### The tasks
a. Retype the blog excerpt about a mother's New Yorker interview, starting with "No matter whatever" and going on through "have gotten involved.".
b. Write what comes next in the blog excerpt about a mother's New Yorker interview, picking up right after its last line.

### Text excerpt
No matter whatever good happens, a truly negative person only sees that the next person is better off.  I told a friend from film school that I have been taking with this producer about some story idea.  He reminded me about our mega-successful friend who is directing a film with Nicolas Cage.  Jerk.

Thank God for mothers.  Whatever you do, they always put you first.   A mother always makes her son feel like a Prince.   Today I was talking to my mother about my interview post.  She is astounded that so many people have gotten involved. 

“And who’s interviewing YOU?”  she asked.

“Oh, I don’t know.  I’ll probably just put my name at the bottom of the list and let it be random like everyone else.”

“That’s nice.” she said, in her sweet voice.  “I’m being interviewed tomorrow, too.”

“Oh yeah?” I said, laughing.  “Who’s interviewing you?  The Flushing chapter of Hadassah?”

“No, tomorrow, a woman is coming to interview me at work.  From “The New Yorker” magazine.”

“The New Yorker?!”  You’re joking.”

“Why would I be joking.”

“No offense, Mom, but why would “The New Yorker” — one of the most prestigious magazines out there — want to interview you?”

### Supplied material
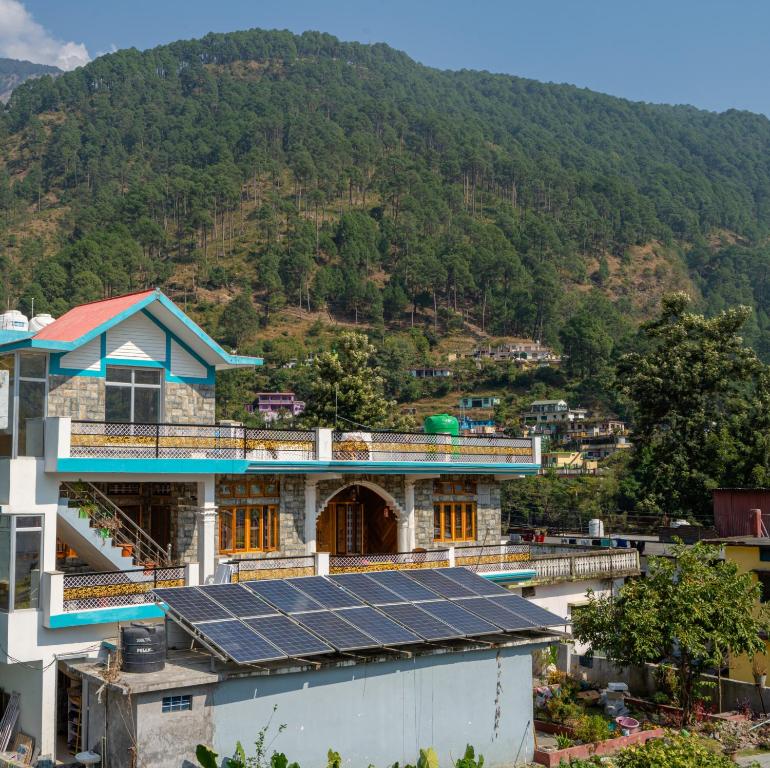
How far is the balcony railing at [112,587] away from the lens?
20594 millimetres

* * *

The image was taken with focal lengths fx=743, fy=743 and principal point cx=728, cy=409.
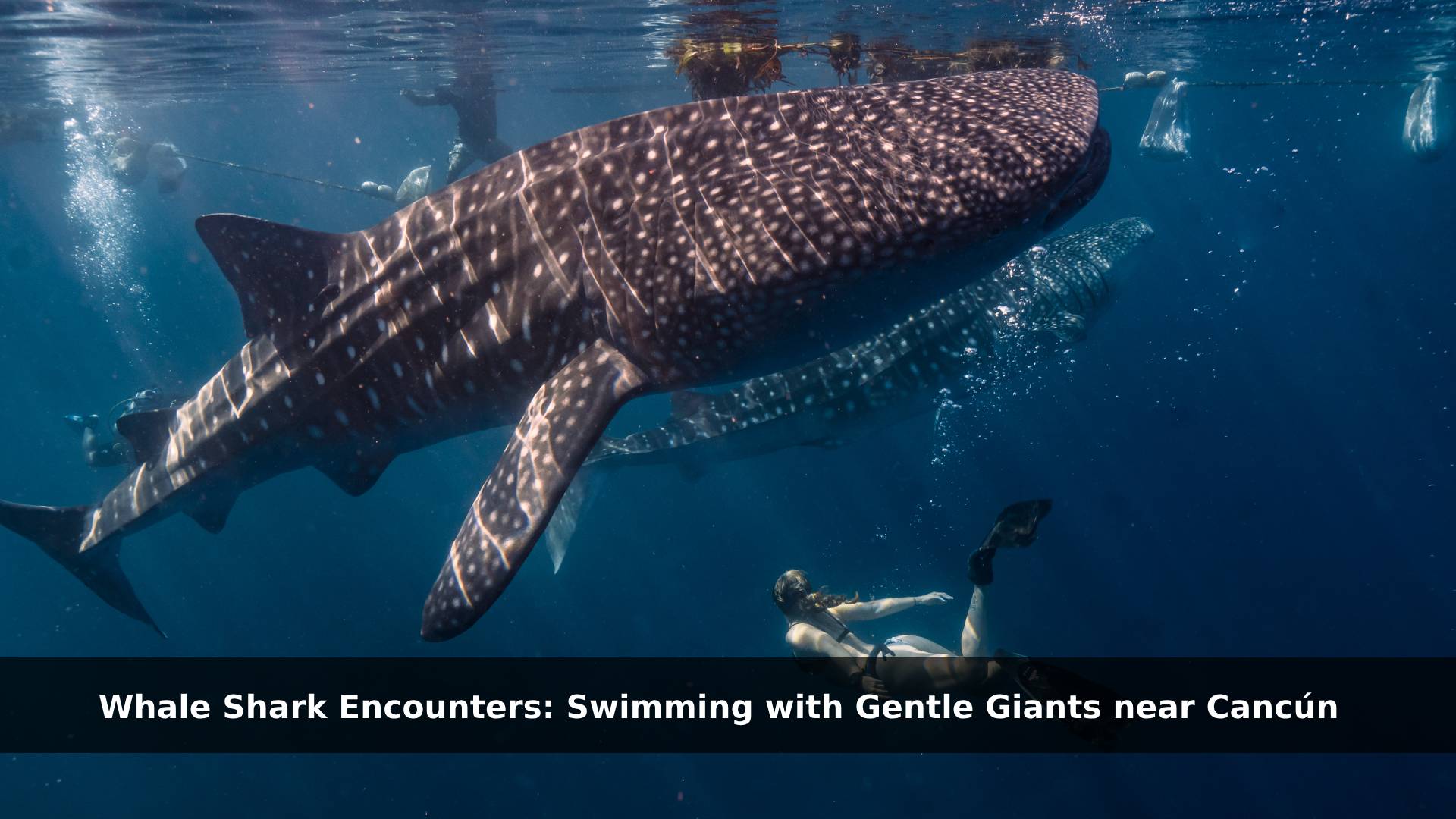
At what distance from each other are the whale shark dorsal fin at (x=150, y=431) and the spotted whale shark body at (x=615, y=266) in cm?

### Responses to the exercise
a.
No matter whatever good happens, a truly negative person only sees that the next person is better off.  I told a friend from film school that I have been taking with this producer about some story idea.  He reminded me about our mega-successful friend who is directing a film with Nicolas Cage.  Jerk.

Thank God for mothers.  Whatever you do, they always put you first.   A mother always makes her son feel like a Prince.   Today I was talking to my mother about my interview post.  She is astounded that so many people have gotten involved.

b.
“Well, maybe you need to re-read your “interview” post again where you say that “everybody” is a “somebody.”

The story: 

My mother has worked for one company her entire life, starting the job before she was even married.   It is the literary book publisher of Farrar, Straus, and Giroux.  Although she isn’t an editor or someone with much decision making power, she has been working there since the days when the company had just a handful of employees, lead by the firm’s founder, Roger W. Straus.   Since then, the company has published twenty-one Nobel Prizes winners in literature. Knut Hamsun, Hermann Hesse, T. S. Eliot, Pär Lagerkvist, François Mauriac, Juan Ramón Jiménez, Salvatore Quasimodo, Nelly Sachs, Aleksandr Solzhenitsyn, Pablo Neruda, Eugenio Montale, Isaac Bashevis Singer, Czeslaw Milosz, Elias Canetti, William Golding, Wole Soyinka, Joseph Brodsky, Camilo José Cela, Nadine Gordimer, Derek Walcott, and Seamus Heaney.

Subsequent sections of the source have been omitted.